■ Exercise prompt
In the post about weekend biking in Downtown Silver Spring, what did the security guard near Starbucks say riders must do when the street is closed to traffic?

■ Given passage
+ + + +

Tuesday, June 26, 2012

Another Thing you Can't do in DTSS: Weekend Biking

Add riding your bike down Ellsworth on weekends to the list of acts prohibited by Downtown Silver Spring security guards. While I don't know if this is a new rule, it is but another item on the ever-growing list of verboten activities that already includes taking photos, breastfeeding and skateboarding.*  Hustling candy and harassing passersby outside the Majestic are still ok, though I do seem to hear fewer complaints about the latter.

Reader LW shared her experiences when attempting to pass through DTSS on her bicycle:

I regularly bike commute from Silver Spring to Bethesda, and back, and often on the weekends like to ride in Rock Creek Park. On my commute I ride up and down Ellsworth, and there is never a problem, the street is open to cars and no one says anything to me. Twice I've finished a ride on a weekend and come back from Rock Creek and taken the "short cut" down Ellsworth, (instead of riding on Wayne) both times I was stopped by a security guard. The first time was in the area of Starbucks, and the guy walked right in front of me, and I stopped, not understanding why he did that. He told me that when the street is closed to traffic you can't ride your bike down it, you must walk the bike.

+ + + +

■ Data rows
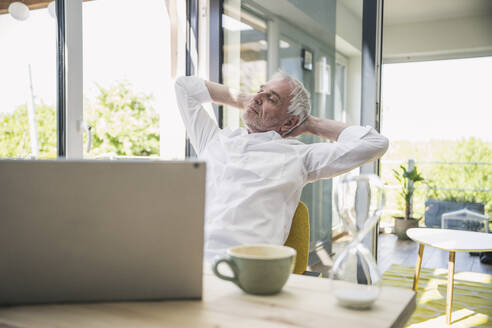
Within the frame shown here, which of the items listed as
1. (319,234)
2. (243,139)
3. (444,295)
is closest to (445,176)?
(444,295)

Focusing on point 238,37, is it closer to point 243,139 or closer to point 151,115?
point 151,115

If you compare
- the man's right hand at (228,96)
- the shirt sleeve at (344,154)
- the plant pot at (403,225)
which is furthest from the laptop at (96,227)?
the plant pot at (403,225)

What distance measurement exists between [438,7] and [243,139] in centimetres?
220

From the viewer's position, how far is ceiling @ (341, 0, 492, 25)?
116 inches

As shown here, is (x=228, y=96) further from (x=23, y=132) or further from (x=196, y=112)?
(x=23, y=132)

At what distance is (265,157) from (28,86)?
1073mm

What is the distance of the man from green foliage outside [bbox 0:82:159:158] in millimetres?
475

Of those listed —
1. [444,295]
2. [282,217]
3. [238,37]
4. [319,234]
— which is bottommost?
[444,295]

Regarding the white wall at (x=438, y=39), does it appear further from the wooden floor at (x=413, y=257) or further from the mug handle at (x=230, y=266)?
Result: the mug handle at (x=230, y=266)

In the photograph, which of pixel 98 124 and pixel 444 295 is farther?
pixel 444 295

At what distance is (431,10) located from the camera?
121 inches

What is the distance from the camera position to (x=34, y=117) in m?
1.79

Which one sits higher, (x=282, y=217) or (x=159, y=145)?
(x=159, y=145)

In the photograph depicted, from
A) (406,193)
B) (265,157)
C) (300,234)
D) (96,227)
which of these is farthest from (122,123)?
(406,193)
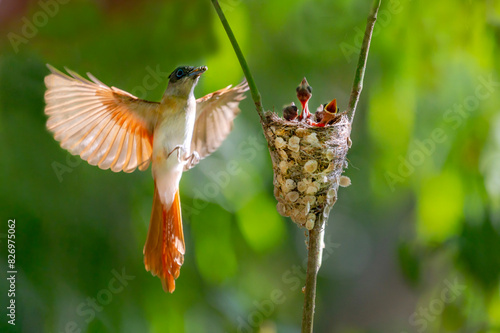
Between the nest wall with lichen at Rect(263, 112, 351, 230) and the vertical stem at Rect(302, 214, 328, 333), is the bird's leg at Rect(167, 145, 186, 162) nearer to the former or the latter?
the nest wall with lichen at Rect(263, 112, 351, 230)

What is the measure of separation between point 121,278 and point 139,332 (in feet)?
0.90

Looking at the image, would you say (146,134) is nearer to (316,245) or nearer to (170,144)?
(170,144)

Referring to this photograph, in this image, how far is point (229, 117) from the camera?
171 centimetres

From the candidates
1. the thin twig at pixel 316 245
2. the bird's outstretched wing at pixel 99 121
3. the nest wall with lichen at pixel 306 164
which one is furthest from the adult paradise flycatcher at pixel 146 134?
the thin twig at pixel 316 245

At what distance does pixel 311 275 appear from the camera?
1174mm

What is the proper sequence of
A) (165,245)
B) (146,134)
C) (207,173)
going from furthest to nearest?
(207,173) < (146,134) < (165,245)

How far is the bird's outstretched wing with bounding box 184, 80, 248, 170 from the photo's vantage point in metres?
1.70

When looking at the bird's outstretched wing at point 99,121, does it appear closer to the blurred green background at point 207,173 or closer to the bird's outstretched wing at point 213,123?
the bird's outstretched wing at point 213,123

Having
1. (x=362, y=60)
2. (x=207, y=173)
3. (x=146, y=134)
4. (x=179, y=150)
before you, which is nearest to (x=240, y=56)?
(x=362, y=60)

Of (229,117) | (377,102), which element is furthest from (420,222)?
(229,117)

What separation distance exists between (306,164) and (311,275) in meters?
0.30

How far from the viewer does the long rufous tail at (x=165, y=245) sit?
1.30 m

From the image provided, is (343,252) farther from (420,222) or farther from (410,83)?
(410,83)

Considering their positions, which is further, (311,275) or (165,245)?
(165,245)
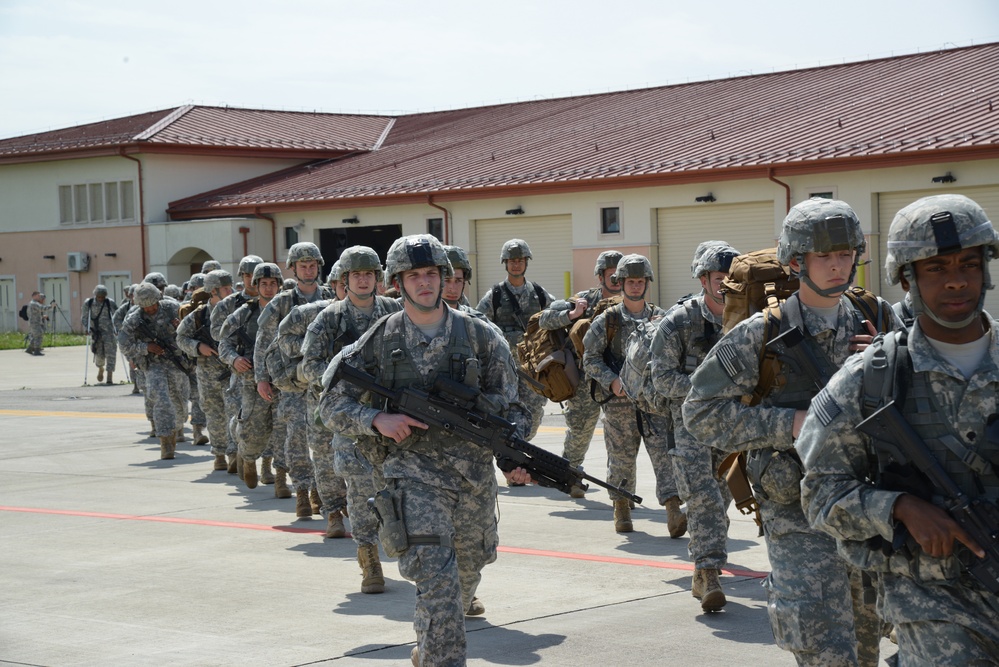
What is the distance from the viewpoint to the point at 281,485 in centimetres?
1215

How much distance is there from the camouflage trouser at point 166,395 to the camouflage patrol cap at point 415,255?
9.70m

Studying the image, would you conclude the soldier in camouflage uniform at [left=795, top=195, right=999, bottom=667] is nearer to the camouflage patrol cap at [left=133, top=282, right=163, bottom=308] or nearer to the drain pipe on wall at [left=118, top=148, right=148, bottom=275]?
the camouflage patrol cap at [left=133, top=282, right=163, bottom=308]

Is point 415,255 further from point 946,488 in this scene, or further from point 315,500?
point 315,500

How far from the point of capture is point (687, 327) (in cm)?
763

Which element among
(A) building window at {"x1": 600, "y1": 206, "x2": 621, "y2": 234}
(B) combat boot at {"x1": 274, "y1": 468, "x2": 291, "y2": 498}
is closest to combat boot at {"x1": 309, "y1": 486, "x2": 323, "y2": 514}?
(B) combat boot at {"x1": 274, "y1": 468, "x2": 291, "y2": 498}

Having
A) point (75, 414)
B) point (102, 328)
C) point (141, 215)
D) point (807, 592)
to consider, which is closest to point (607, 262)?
point (807, 592)

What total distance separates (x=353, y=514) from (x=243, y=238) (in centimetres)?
3003

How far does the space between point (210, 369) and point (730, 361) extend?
979 cm

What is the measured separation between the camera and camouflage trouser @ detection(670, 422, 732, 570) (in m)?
7.39

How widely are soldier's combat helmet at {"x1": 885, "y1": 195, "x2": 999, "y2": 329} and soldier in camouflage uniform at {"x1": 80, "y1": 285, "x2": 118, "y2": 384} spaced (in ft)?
72.1

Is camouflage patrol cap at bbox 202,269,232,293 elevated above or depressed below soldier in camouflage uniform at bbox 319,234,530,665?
above

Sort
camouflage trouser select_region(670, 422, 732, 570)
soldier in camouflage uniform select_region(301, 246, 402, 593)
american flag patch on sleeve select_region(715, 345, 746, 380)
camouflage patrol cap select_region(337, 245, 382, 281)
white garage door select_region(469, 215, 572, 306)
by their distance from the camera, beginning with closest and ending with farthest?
american flag patch on sleeve select_region(715, 345, 746, 380), camouflage trouser select_region(670, 422, 732, 570), soldier in camouflage uniform select_region(301, 246, 402, 593), camouflage patrol cap select_region(337, 245, 382, 281), white garage door select_region(469, 215, 572, 306)

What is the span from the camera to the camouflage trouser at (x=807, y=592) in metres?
4.77

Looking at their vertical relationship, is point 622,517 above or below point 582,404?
below
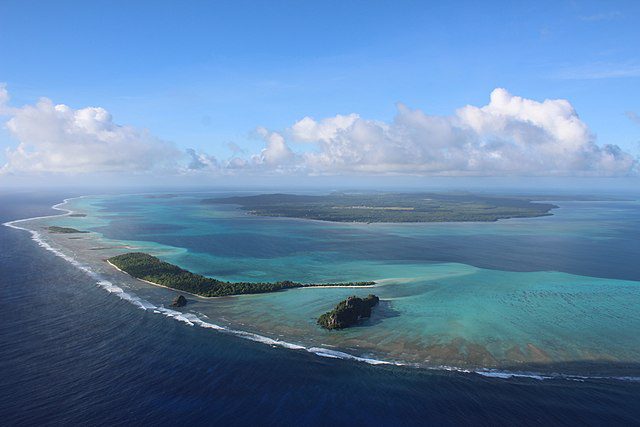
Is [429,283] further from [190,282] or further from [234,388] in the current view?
[234,388]

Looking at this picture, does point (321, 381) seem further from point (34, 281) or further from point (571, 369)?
point (34, 281)

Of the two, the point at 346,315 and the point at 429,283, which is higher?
the point at 346,315

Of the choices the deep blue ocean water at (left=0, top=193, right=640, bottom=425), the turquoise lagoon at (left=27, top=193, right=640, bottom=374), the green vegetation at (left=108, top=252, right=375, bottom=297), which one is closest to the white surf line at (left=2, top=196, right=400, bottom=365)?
the turquoise lagoon at (left=27, top=193, right=640, bottom=374)

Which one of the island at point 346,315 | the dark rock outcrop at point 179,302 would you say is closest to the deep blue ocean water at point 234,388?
the island at point 346,315

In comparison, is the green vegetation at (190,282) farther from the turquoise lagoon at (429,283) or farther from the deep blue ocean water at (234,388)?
the deep blue ocean water at (234,388)

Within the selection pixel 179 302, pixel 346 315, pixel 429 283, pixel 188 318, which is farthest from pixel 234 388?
pixel 429 283

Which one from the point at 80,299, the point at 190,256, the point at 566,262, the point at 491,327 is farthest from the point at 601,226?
the point at 80,299

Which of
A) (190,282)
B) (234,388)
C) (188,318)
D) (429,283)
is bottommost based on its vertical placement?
(234,388)
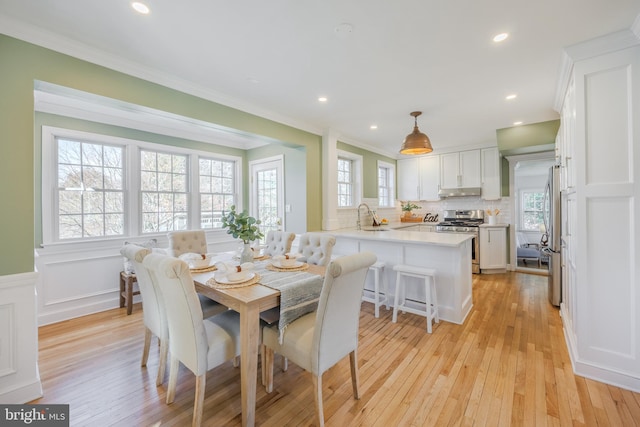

+ + + +

■ Response for this exercise
They must walk the bike instead of riding it down the street.